Research has shown that religious beliefs offer their adherents a variety of psychological benefits: from coping with stress to increasing self-control to promoting pro-social behaviors. But religious belief is on the decline in the Western world. What’s an atheist to do?
Nonbelievers could be in luck. Belief in the power of science might help nonreligious people cope with stress the same way belief in a higher power helps religious people, according to preliminary research.
The study, published in the Journal of Experimental Social Psychology in 2013, found that the belief in science increases when people are placed in adverse situations.
“That science can be a source of meaning, similar to religion, is not a completely new idea; it has been raised by philosophers and scientists alike,” Miguel Farias of Oxford University and his colleagues wrote in their study.
“While many have attempted to understand the emotional or social underpinnings of religious belief, the possibility that science might serve similar psychological functions has received less attention.”
The study compared 52 rowers about to compete to 48 rowers who were merely training, and found those confronted with the stress of an imminent competition reported greater belief in science.
“The greater belief in science observed in the high-stress condition is consistent with the notion that belief in science may help secular individuals to cope with stress,” the researchers said.
Farias and his colleagues also compared 31 participants who wrote a brief diary recording their personal thoughts about death with 29 other participants who wrote about experiencing dental pain.
Participants who wrote about death reported significantly greater belief in science.
“A large body of research has established that being reminded of one’s own death results in existential anxiety, which leads people to defend their belief systems,” the researchers explained.
Both findings suggest nonreligious people in uncomfortable situations appeal to their belief in science, similar to how religious people appeal to their religious beliefs.
The study only “examined only one direction of the effect,” Farias and his colleagues admitted, and future research should examine whether affirming one’s belief in science reduces stress.
Farias and his colleagues also said additional research needs to examine the relationship between belief in science and belief in progress.

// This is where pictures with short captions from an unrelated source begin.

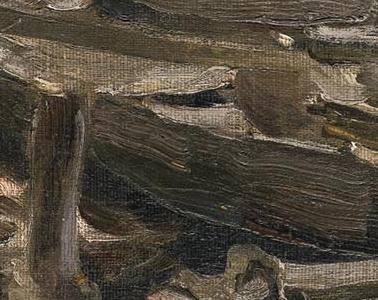 Фрагмент Лодки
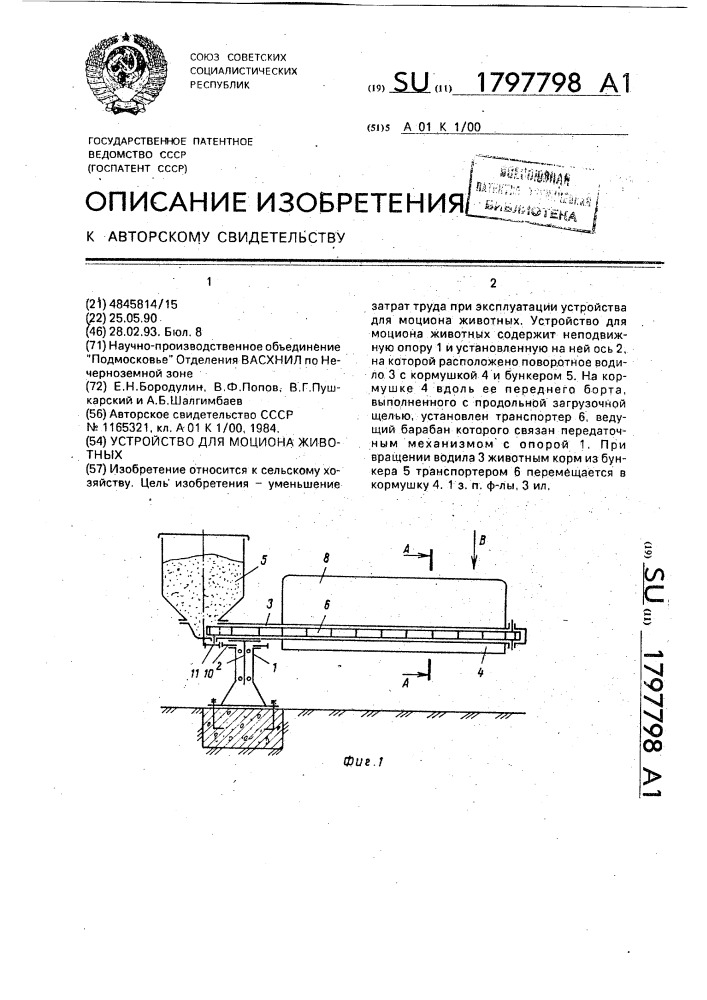 Устройство для моциона животных (патент 1797798)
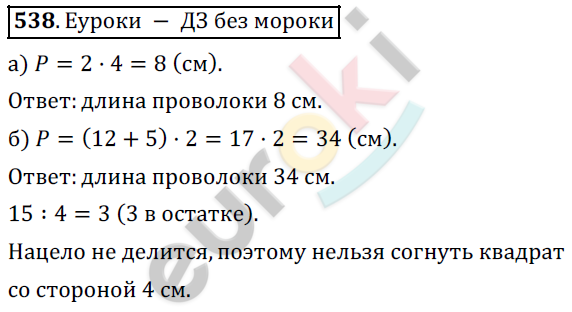 Математика 5 класс. ФГОС Дорофеев, Шарыгин Задание 538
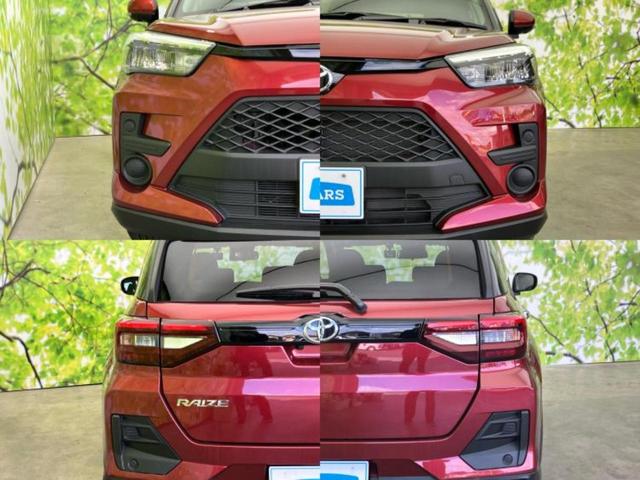 ライズ G 保証書/ディスプレイオーディオ9インチ/スマートアシスト(トヨタ・ダイハツ)/パノラミックビューモニター/車線逸脱防止支援システム/ドライブレコーダー 前後/ヘッドランプ LED 衝突被害軽減システム(41枚目)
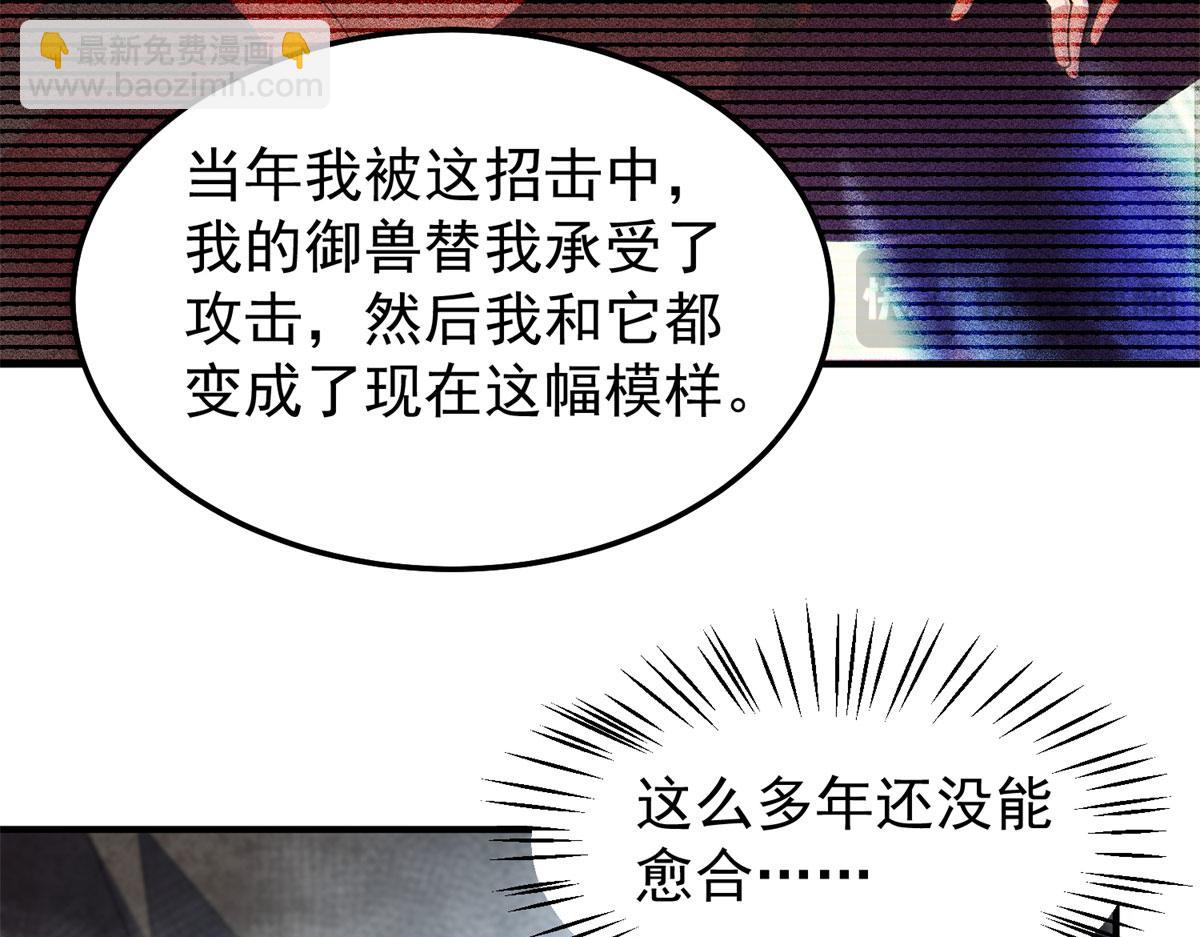 290 新的王(1/3)-第295话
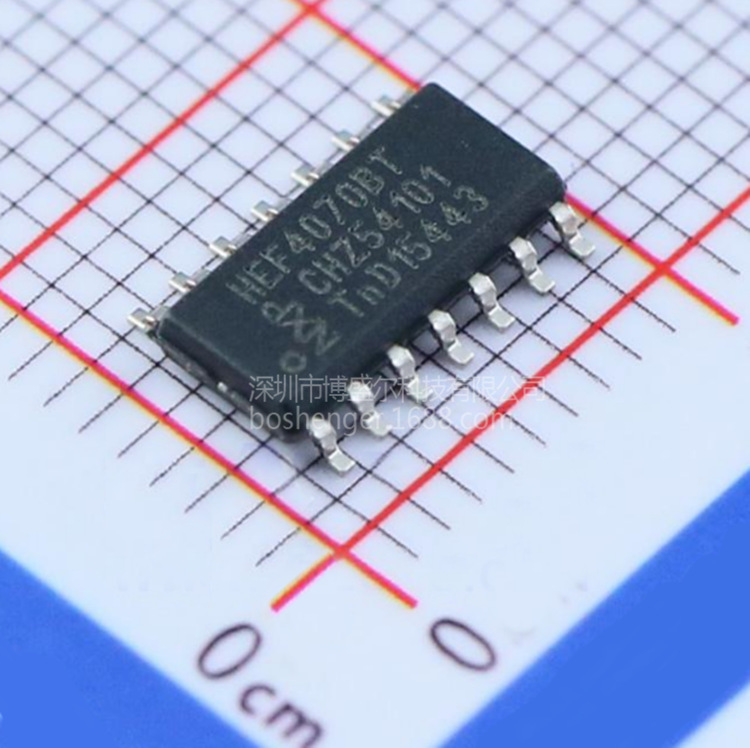 FM25L256B 全系列存储器产品  BOM表格一站式配单 可开增值税票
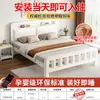 Cama de Hierro Forjado Cama Doble Hogar Acero Inoxidable 1.8m Marco de Cama Individual Reforzado Engrosado Habitación de Alquiler para Dormitorio Cama con Marco de Hierro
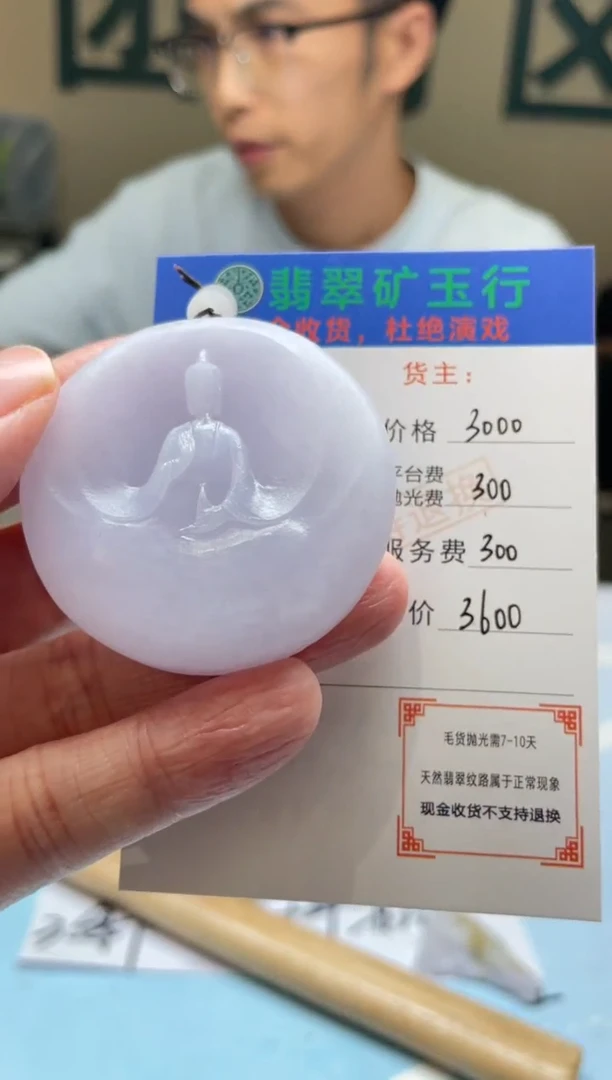 未镶嵌定制翡翠心**念-毛货-不退不换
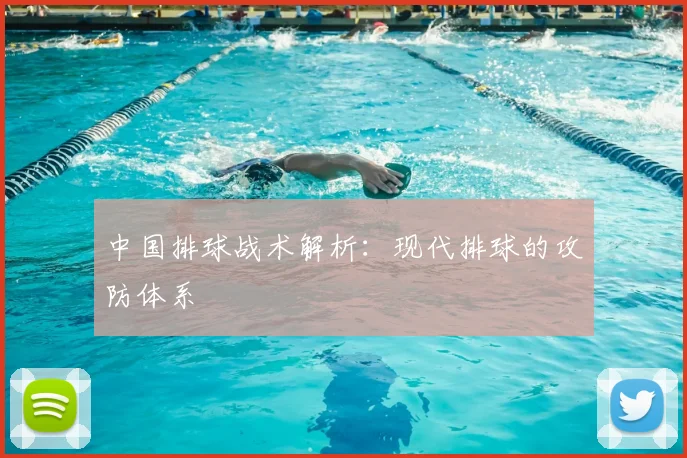 中国排球战术解析：现代排球的攻防体系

“It is perhaps not surprising that secular belief systems like Humanism and belief in progress can play a comforting role, as they present the world as a broadly moral order. By contrast, our findings suggest that merely believing in the superiority of science as a method of making sense of the universe may be sufficient to play such a compensatory role, even if the order that science reveals is not moral, and perhaps independently of any optimism about the future.”